Со дня его возвращения во Дворец взоры, какие он ощущал на себе, излучали боязнь и опаску — несмотря на то, что был оправдан, у всех, ну или практически всех, стоял этот немой вопрос — а если ошибка, если зря отпустили ? — впрочем ни одна душа не высказалась на счет него гневно или грубо. Быть может, отстраненная вежливость было присущей чертой дворцовой прислуги, или же они слишком боялись его, чтобы выражаться дерзко.

У него был ответ: его ждет Айше-хатун. Без нее мир потерял бы свою ценность для него, вокруг царили бы лишь пустота и враждебность. Но сама мысль о полячке наполняла его душу мечтой… и болью. Несчастный искал выход, ломал голову, отчаивался, но никогда не пожелал бы отказаться даже от такой малости. Человеческое сердце хочет верить в радость, верить, что бы ни случилось. И невольник, не так давно считавший свою жизнь законченной, испытал на себе заживляющее действие этой веры.

Едва зажившие ребра вернули с небес на землю, отчего позволил себе скривиться, но не больше, хворым рабам не было места у Османов, как терпеливо разъяснил Газанфер-ага, впрочем им нигде не было места, а, ограничившись суровой отповедью, придирчивый старик махнул рукой. Работа у них не переводились, взять бы хоть принцесс, которые росли, теперь новые покои требовались Хюмашах-султан.

В последние дни к его занятиям прибавилось еще одно. Хорошо зная свою Жемчужину, что она – самый большой враг себе, не мог не думать о соблазне сговора с европейскими рыцарями, увиденных ими в саду, и последствиях такого сговора, а потому старался не упускать девушку из вида.

Впрочем, в этот раз красавица строптивости почти не проявляла, куда больше интересуясь Сафие-султан. Почему при первой возможности могущественная кадына не избавилась от юной фаворитки, не нанесла второй удар тут же ?

— Потому что она никогда не действует так не осторожно, ищет слабое место и только потом…

Истина, которой он решает поделиться сегодня вечером, проста и стара, как мир. Возможно, в ней где-то просчитался, но не может быть неправильной, его истина.

Она оборачивается, изучая его напряженный лик, отвернутый от рассеянного пламенного света и скрытый правой половиной в тени. Глаза в глаза. Айше видит свое отражение в темневшей радужке. Видит огонь и свое лицо. И улыбается в ответ, улыбается его неторопливым шагам и задумчивой морщинке между бровей:

— Моя сила – в моей слабости…

И несчастный отвечает ей: пальцы зарываются в волосы, а под кожей разгорается жар. Медленный, от крохотной искры, он вливается в жилы.

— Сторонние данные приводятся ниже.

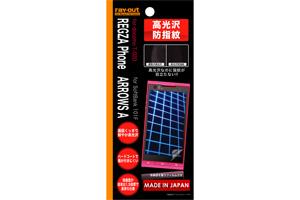 【docomo REGZA Phone T-02D/ARROWS A SoftBank 101F】高光沢防指紋保護フィルム 1枚入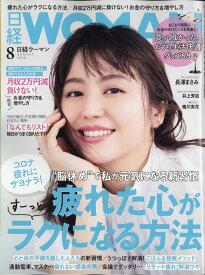 日経 WOMAN (ウーマン) 2020年 08月号 [雑誌]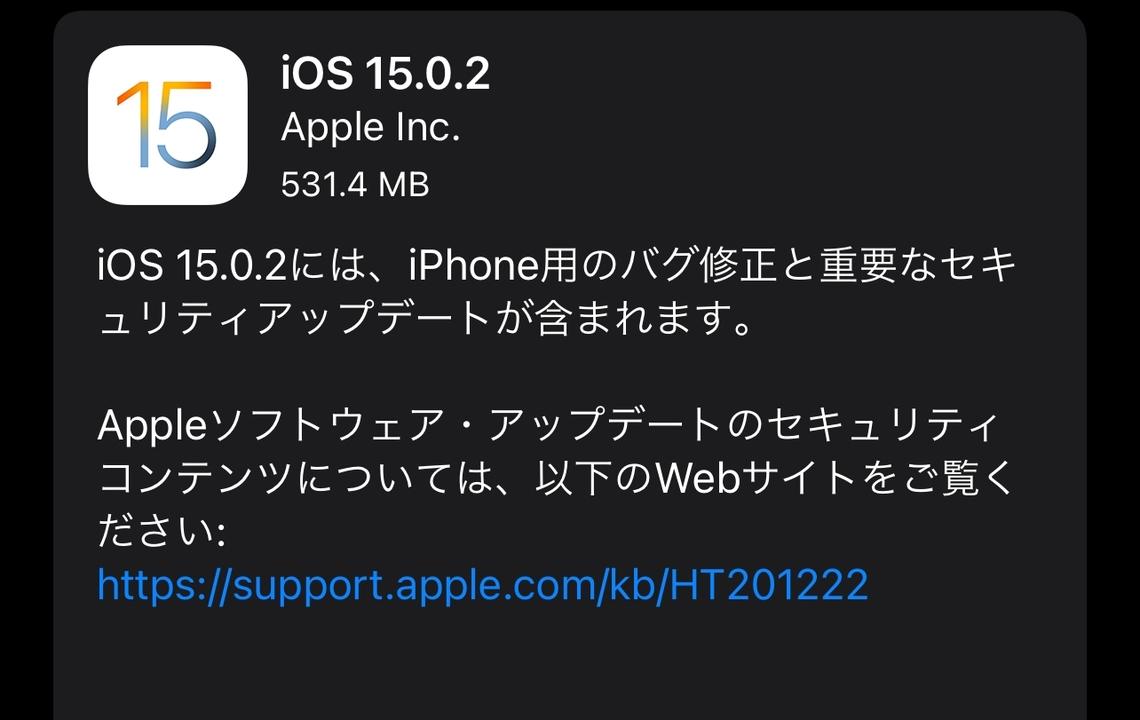 今夜アプデしておこ? iOS 15.0.2で写真消えるバグ直ったよ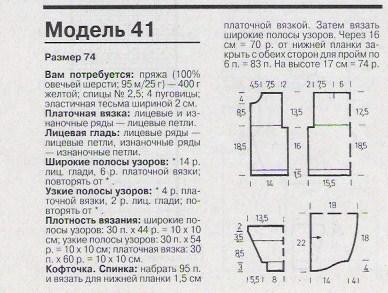 рср1 (388x293, 55Kb)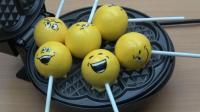 把表情棒棒糖放到电饼铛里, 看到棒棒糖的样子, 你还能吃下去吗?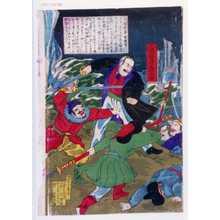 Toyohara Chikanobu: − - Waseda University Theatre Museum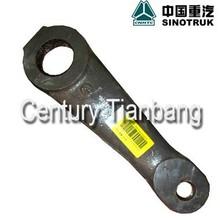 sinotruk howo steering arm for steering system WG9719470020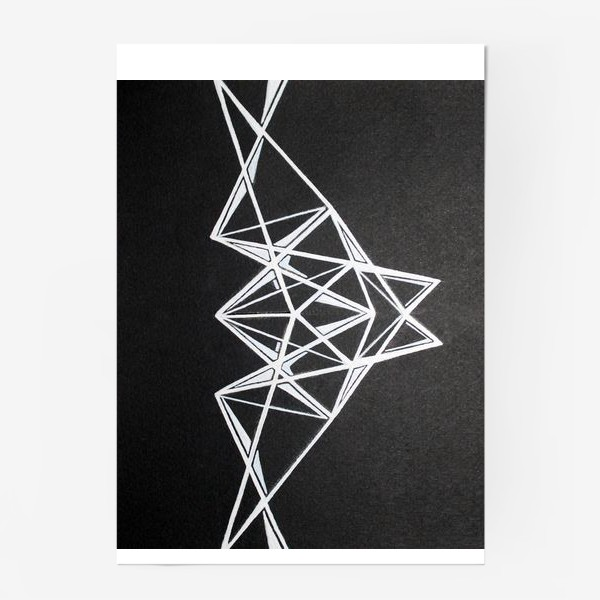 Постер «Геометрия»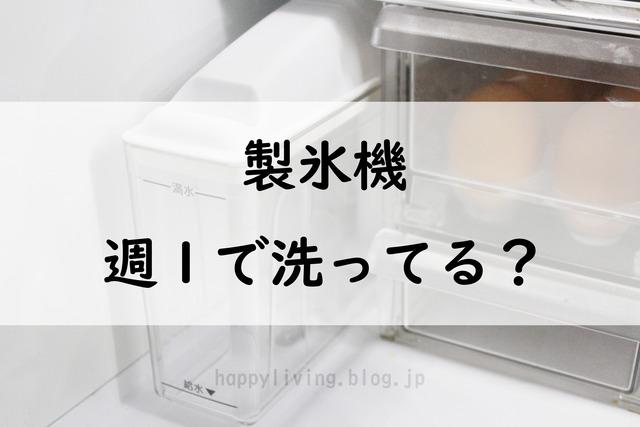 製氷機 掃除 面倒 カビ 製氷皿 冷凍庫 菌 (4)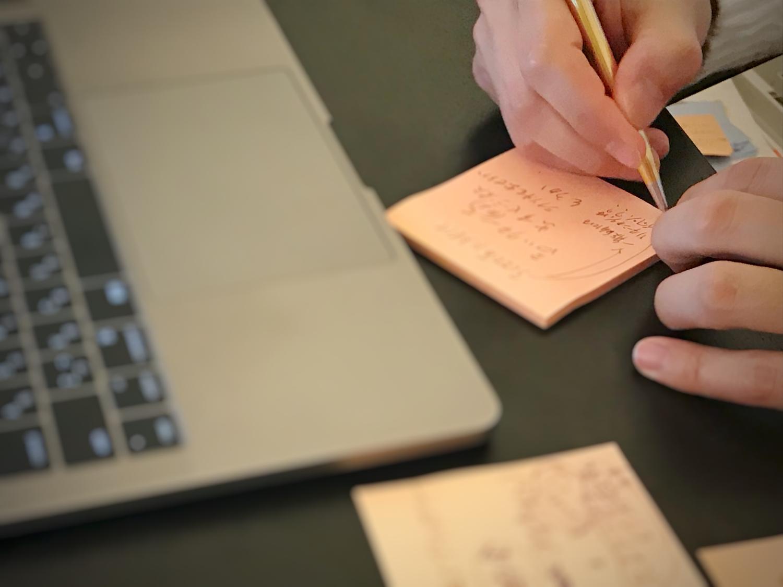 →お手紙や付箋などに、謝罪とお礼の言葉を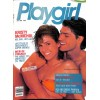 Cover Print of Playgirl, July 1986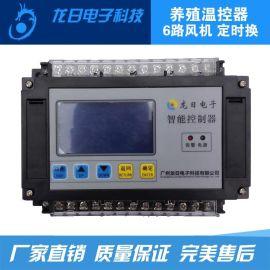 养殖专用温控器 养鸡养猪温控器 温控仪 温度控制器 液晶显示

Ты теперь теплеешь, непреступный ага. Никак, в груди пожар?

Смеясь, она подалась вперед, касаясь его лба своим — если бы не поднялась на цыпочки, а он не склонился, сгорбившись, им бы вряд ли это удалось — евнух замер, на миг затаив дыхание, и после глубоко наполнял легкие дивным цветочным ароматом, что приносил его грешной душе покой.

В попытке чуть унять его беспокойство она придвигается ближе, обнимая его плечо, плавно переходя на длинную шею.

Расслабленный девичьими касаниями, решился переместить ладонь с девичьей щеки на мягкий затылок и обнять ее другой рукой за талию, проникая под ткань одежд и притягивая ближе. Их губы сменяют друг друга, и теперь мог повторить ее дразнящую ласку, касаясь языком теперь ее нижней губы́ и чувствуя, как она сладостно вздрагивает и улыбается.

У нас ведь все пути отрезаны, правда?

Нергиз раскрывает объятия, отчаянно желая сгинуть, сгореть в эту ночь дотла. Потому что завтра проснется солнце, а вместе с ним непрошенная ясность ума.

Завтра им обоим удобнее перевести все случившееся в нелепую шутку. Шутку, последствия которой в одиночку придется разбирать в темноте, кляня, что больше никогда, ни разу, нигде не будут так неосторожны, не подвергнут друг друга опасности, так как расплата страшна.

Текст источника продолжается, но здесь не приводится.